Work to complete ->
Could you show every line in the rows below that contains the word "closest"?

=== Stored data ===

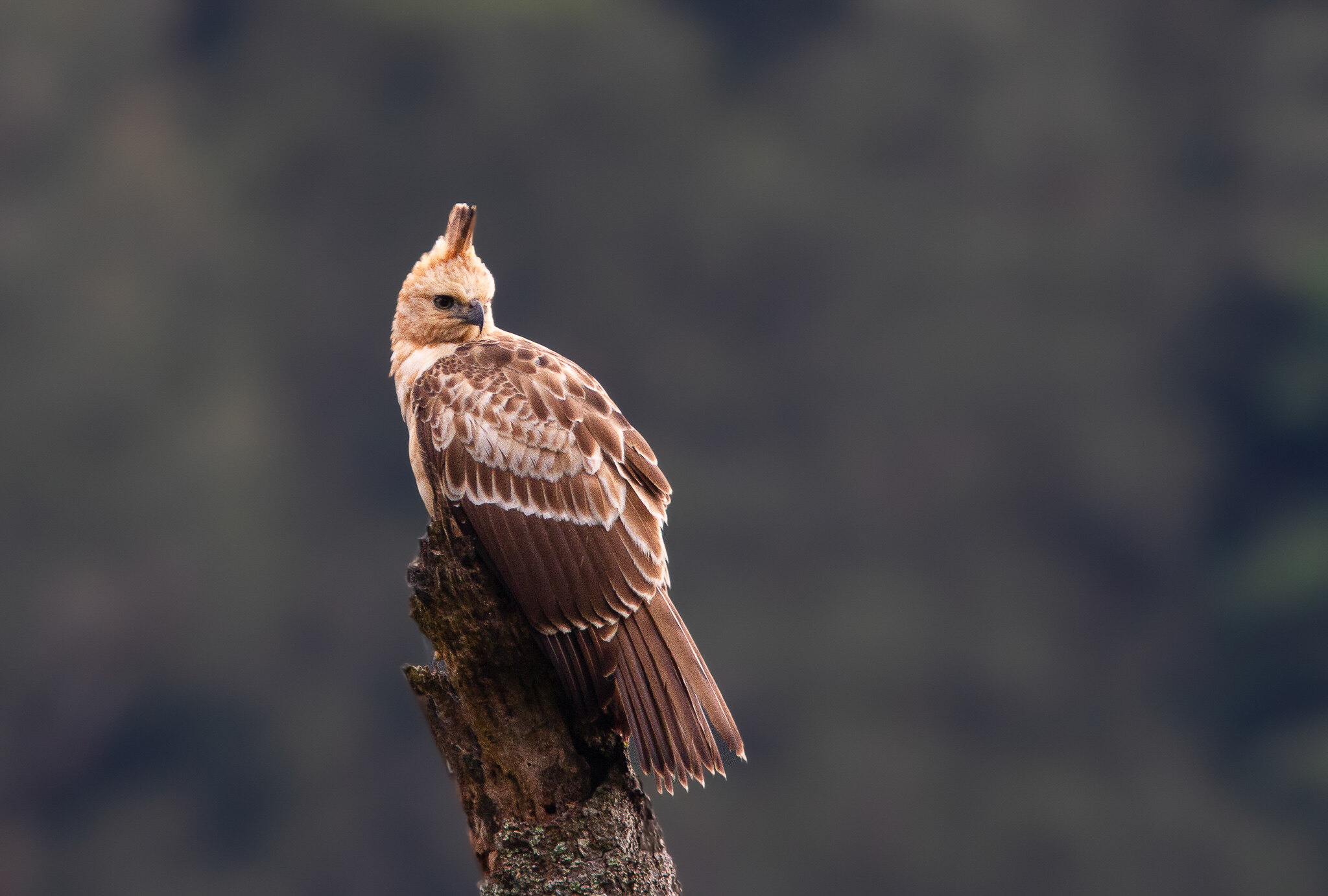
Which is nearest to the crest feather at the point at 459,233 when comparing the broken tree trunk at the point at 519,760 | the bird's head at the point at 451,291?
the bird's head at the point at 451,291

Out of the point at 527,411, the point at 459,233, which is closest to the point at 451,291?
the point at 459,233

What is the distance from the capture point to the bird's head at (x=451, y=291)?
4.77 meters

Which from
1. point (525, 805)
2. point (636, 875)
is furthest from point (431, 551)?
point (636, 875)

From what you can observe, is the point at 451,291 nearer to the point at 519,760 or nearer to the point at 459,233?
the point at 459,233

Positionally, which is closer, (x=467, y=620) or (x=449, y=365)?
(x=467, y=620)

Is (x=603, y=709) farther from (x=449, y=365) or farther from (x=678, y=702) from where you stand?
(x=449, y=365)

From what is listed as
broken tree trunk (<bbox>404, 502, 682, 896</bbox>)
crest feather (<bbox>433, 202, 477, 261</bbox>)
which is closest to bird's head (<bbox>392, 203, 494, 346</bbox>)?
crest feather (<bbox>433, 202, 477, 261</bbox>)

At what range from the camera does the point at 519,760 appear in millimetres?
3785

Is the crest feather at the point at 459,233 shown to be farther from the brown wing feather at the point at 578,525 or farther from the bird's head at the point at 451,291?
the brown wing feather at the point at 578,525

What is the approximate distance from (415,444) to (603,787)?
151cm

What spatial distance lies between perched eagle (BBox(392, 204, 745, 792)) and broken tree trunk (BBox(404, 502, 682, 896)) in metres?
0.11

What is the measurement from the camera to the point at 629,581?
4023 mm

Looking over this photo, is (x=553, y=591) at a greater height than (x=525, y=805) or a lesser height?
greater

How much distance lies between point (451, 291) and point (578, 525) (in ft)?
4.17
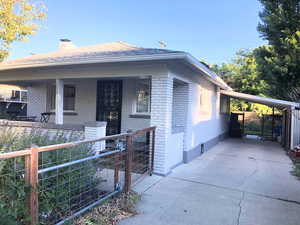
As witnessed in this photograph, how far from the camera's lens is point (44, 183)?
2959mm

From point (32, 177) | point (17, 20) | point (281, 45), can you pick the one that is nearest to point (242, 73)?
point (281, 45)

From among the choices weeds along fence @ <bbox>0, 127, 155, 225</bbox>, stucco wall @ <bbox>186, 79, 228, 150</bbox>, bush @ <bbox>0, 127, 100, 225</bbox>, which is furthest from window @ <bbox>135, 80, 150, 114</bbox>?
bush @ <bbox>0, 127, 100, 225</bbox>

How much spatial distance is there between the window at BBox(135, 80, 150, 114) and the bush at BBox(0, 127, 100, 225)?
4.02 meters

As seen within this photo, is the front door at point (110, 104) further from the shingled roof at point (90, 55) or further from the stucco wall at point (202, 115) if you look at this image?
the stucco wall at point (202, 115)

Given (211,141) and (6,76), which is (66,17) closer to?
(6,76)

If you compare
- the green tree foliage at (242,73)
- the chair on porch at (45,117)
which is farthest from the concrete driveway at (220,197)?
the green tree foliage at (242,73)

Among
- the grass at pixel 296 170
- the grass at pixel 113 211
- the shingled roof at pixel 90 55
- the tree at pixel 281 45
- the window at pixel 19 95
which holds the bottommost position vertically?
the grass at pixel 296 170

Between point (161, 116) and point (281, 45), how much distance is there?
9.50m

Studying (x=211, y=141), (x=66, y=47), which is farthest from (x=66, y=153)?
(x=66, y=47)

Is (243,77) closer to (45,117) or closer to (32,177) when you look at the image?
(45,117)

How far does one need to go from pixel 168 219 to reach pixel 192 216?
0.41m

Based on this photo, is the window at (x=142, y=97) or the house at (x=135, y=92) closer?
the house at (x=135, y=92)

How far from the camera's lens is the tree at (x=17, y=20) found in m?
8.96

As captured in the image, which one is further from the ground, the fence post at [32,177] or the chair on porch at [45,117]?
the chair on porch at [45,117]
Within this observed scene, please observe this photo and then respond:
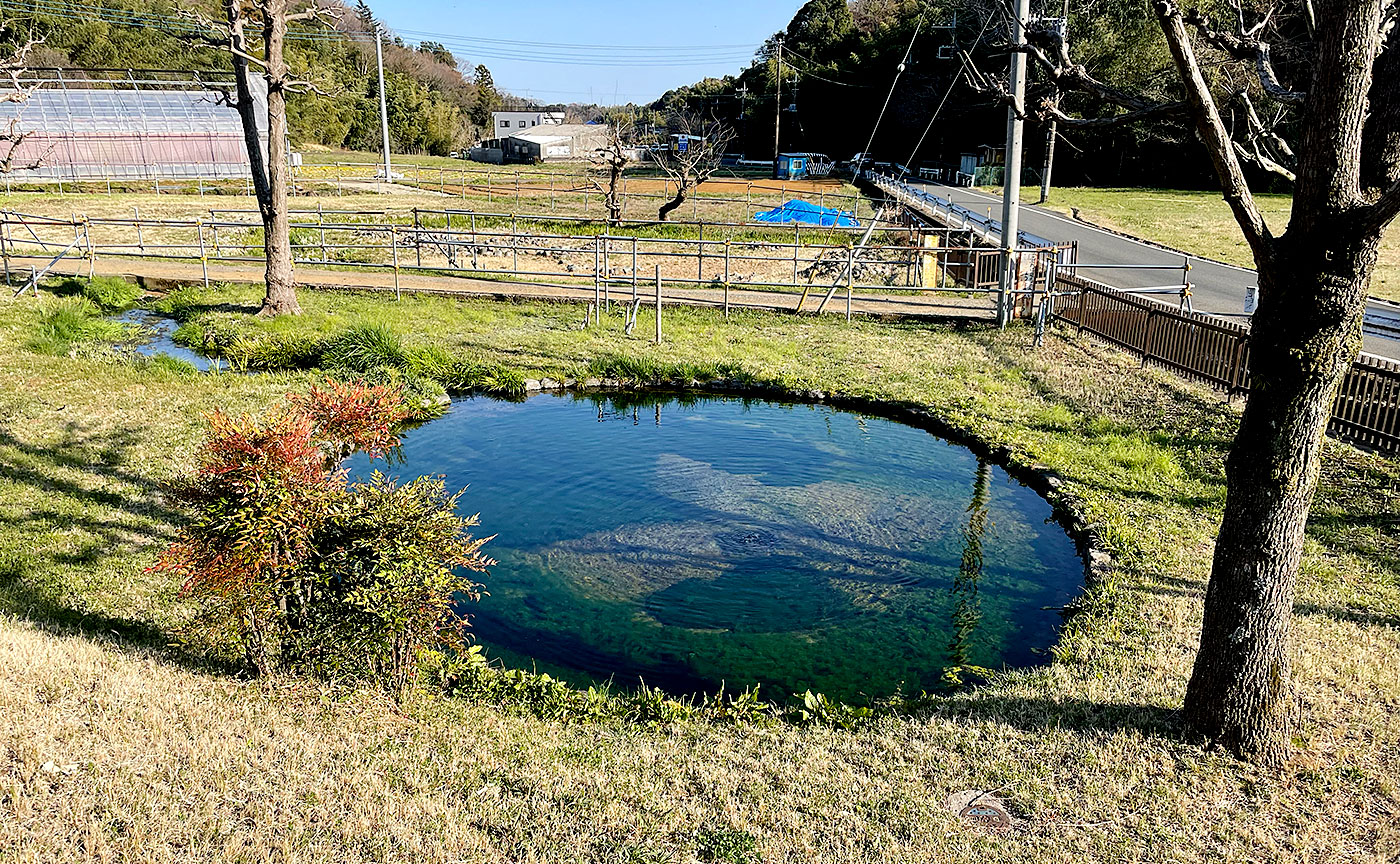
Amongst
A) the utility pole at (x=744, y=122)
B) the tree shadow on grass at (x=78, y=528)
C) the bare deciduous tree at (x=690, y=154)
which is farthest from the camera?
the utility pole at (x=744, y=122)

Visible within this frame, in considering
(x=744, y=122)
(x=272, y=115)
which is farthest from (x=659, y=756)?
(x=744, y=122)

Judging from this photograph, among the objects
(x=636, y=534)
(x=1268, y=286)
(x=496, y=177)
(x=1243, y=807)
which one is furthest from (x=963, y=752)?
(x=496, y=177)

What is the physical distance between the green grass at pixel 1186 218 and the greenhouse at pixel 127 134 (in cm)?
3607

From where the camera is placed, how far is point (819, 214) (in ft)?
112

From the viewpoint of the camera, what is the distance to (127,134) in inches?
1842

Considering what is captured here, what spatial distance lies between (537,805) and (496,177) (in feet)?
190

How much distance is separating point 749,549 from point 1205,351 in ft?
27.0

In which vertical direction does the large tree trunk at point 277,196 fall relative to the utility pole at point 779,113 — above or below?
below

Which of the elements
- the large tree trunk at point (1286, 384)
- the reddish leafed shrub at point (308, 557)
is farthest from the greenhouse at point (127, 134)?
the large tree trunk at point (1286, 384)

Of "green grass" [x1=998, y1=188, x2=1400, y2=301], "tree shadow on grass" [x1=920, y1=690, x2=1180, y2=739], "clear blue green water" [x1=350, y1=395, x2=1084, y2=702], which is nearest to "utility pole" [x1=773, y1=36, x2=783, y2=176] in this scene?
"green grass" [x1=998, y1=188, x2=1400, y2=301]

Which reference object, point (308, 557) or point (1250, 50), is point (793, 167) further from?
point (308, 557)

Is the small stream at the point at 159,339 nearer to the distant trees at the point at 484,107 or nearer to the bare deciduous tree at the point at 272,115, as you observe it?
the bare deciduous tree at the point at 272,115

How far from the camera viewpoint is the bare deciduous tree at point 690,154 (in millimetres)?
36713

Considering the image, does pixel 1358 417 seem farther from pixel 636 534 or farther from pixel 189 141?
pixel 189 141
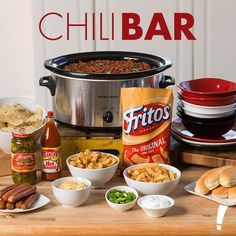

===

Completed exercise ->
Out of the point at 527,411, the point at 459,233, which is closest to the point at 451,291?
which is closest to bird's head (<bbox>392, 203, 494, 346</bbox>)?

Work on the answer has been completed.